Benefits Summary and Overview
This page is a benefits summary and overview of key plan information for Martin's Point Generations Advantage Prime (HMO-POS). The information on this page is a summary only.
For a complete listing of all available benefits and cost information on Martin's Point Generations Advantage Prime (HMO-POS) in 2026, please refer to our full plan details page.
Martin's Point Generations Advantage Prime (HMO-POS) is a HMO-POS plan offered by Martin's Point Health Care, Inc. available for enrollment in 2026 to people living in Northeastern ME. This plan received an overall rating of 4 out of 5 stars in 2026.
It's important to know that Martin's Point Generations Advantage Prime (HMO-POS) is a Medicare Advantage (MA) Plan with drug coverage. That means that this plan covers both medical services and prescription drugs.
Below are a few key facts and commonly-asked questions about Martin's Point Generations Advantage Prime (HMO-POS).
The cost of a Medicare Advantage Plan is made up of four main parts.
For Martin's Point Generations Advantage Prime (HMO-POS), the main costs are as follows:
Monthly Premium
The Monthly Premium for this plan is $109.00. This is the amount you must pay every month.
This plan does not come with a Part B Premium reduction. You must continue to pay your Part B premium.
Deductibles
This plan does not have a health deductible. Your insurance coverage on covered health services will start immediately.
This plan has a $275.00 drug deductible. You will need to pay this amount towards covered prescriptions before your insurance coverage for prescription medications kicks in.
Out-of-Pocket Maximums
This plan has a combined Maximum Out-Of-Pocket cost of $7000.00 (in-network or out-of-network combined). You will pay copays, coinsurance, and deductibles toward this amount. Once your total out-of-pocket costs reach $7000.00 for covered services, the plan will pay 100% of covered costs for the rest of the year.
The plan may have separate out-pocket-maximums for in-network and out-of-network services. See our full plan details page for more information.
You can see below for the coinsurance and specific copayments for in the Additional Benefits section below, or refer to our Plan Details page for more details.
Need help deciding? Talk with one of our licensed insurance specialists 1-877-649-2073 / TTY 711. 8am-11pm EST. 7 days a week
The Martin's Point Generations Advantage Prime (HMO-POS) plan features an annual drug deductible of $275. For Tier 1 (Preferred Generic) and Tier 6 (Select Care) drugs, members pay no copay at preferred pharmacies or through standard mail order. Tier 2 (Generic) drugs also have no copay at preferred pharmacies, while standard pharmacies charge low copays starting at $4. Higher-tier medications under this plan require coinsurance instead of copays. Tier 3 (Preferred Brand) drugs have a flat 25% coinsurance, while Tier 4 (Non-Preferred) drugs carry a 30% to 32% coinsurance, and Tier 5 (Specialty) drugs require 29% coinsurance. Choosing preferred pharmacies for your prescriptions can help minimize your overall out-of-pocket costs.
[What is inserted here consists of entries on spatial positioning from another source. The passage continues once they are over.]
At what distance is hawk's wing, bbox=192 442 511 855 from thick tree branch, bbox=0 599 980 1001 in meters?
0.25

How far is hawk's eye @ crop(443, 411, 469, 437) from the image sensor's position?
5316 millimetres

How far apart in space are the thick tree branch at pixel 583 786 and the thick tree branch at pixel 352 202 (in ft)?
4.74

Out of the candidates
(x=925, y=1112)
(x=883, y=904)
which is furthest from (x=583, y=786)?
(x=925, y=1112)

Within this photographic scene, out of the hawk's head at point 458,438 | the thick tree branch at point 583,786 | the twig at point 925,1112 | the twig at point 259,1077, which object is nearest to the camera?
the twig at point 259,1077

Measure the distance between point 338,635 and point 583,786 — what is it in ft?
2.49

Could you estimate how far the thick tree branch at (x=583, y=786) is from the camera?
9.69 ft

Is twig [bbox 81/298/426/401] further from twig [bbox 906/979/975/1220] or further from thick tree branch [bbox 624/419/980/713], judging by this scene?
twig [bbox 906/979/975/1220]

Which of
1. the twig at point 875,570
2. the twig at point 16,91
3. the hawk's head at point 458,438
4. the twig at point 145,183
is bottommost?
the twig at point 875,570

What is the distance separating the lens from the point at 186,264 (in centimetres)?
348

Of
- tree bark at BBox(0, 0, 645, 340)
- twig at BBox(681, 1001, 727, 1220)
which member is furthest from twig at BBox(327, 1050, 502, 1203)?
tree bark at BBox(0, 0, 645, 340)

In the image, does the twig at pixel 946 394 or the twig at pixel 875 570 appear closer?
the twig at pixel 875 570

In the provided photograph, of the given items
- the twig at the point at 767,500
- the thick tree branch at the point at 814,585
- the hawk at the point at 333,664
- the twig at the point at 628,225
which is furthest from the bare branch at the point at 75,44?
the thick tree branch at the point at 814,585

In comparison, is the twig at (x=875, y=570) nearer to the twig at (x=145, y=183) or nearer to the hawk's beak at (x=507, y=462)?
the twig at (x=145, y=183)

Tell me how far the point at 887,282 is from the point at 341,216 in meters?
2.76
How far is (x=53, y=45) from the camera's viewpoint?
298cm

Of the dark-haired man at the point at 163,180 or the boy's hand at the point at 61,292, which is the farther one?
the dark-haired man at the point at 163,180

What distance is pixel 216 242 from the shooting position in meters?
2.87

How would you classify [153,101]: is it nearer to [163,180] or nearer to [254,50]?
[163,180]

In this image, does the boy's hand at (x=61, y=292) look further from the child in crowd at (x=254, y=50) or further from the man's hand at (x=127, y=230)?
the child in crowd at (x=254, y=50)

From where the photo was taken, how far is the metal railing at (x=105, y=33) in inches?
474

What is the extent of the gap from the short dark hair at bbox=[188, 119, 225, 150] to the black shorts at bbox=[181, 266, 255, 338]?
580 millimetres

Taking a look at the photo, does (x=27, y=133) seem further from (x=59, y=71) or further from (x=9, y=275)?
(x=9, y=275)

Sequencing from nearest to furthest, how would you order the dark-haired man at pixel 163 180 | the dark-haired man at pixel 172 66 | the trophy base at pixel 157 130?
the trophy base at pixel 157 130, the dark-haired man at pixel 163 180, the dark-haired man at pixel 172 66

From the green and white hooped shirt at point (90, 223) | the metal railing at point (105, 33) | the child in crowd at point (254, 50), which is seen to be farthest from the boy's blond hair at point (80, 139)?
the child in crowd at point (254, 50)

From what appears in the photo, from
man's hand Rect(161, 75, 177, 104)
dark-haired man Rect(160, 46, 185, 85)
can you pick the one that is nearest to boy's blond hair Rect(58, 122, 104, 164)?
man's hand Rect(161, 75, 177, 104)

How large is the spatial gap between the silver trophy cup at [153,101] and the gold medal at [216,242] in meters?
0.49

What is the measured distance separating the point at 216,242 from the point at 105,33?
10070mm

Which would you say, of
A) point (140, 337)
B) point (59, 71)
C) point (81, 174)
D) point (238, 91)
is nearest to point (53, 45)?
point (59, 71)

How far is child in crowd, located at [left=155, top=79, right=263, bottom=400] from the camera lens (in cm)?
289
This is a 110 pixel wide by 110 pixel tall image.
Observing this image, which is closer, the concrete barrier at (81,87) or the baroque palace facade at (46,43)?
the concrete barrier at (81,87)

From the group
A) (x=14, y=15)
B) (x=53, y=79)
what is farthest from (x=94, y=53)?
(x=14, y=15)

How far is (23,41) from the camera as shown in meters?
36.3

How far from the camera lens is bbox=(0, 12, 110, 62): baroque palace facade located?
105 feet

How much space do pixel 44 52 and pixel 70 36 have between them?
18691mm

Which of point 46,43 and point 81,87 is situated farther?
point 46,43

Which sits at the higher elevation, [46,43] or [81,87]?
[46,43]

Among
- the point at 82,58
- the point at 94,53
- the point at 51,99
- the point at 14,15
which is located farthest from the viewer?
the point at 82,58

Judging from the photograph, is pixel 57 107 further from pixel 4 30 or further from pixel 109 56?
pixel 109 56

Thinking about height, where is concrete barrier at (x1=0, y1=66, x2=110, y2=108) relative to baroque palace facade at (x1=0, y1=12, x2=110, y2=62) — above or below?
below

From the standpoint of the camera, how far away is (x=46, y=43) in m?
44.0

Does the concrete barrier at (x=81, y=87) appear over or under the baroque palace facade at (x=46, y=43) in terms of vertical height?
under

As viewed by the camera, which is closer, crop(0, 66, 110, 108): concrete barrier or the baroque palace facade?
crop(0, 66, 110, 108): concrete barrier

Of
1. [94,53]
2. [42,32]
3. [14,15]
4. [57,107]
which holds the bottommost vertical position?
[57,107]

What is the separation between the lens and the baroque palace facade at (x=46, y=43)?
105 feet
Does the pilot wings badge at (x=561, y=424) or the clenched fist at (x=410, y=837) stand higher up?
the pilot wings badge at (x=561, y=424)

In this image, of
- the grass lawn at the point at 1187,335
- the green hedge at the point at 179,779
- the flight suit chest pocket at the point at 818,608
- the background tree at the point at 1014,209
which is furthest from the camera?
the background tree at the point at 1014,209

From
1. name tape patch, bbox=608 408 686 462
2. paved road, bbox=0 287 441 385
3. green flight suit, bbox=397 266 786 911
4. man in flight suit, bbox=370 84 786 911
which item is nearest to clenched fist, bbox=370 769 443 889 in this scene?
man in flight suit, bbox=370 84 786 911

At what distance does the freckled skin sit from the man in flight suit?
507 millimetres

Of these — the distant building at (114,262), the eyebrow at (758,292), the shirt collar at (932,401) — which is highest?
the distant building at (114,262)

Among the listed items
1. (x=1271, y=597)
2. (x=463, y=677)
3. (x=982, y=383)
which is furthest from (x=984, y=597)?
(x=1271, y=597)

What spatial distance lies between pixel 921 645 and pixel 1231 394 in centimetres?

The Martin's Point Generations Advantage Prime (HMO-POS) plan offers robust coverage with low out-of-pocket costs for essential medical care. Members enjoy no copay and no coinsurance for primary care doctor visits, preventive services, and home health care. For specialized care, there is a $40 copay for specialist visits, a $115 copay for emergency room services, and a $350 daily copay for the first five days of inpatient hospital stays. The plan also includes valuable supplemental benefits such as dental, vision, and hearing coverage, featuring a $750 annual dental limit and up to $500 per ear yearly for prescription hearing aids. Durable medical equipment and dialysis services are covered with no copay and a 20% coinsurance. Additionally, members receive an over-the-counter allowance of up to $50 every three months with no copay.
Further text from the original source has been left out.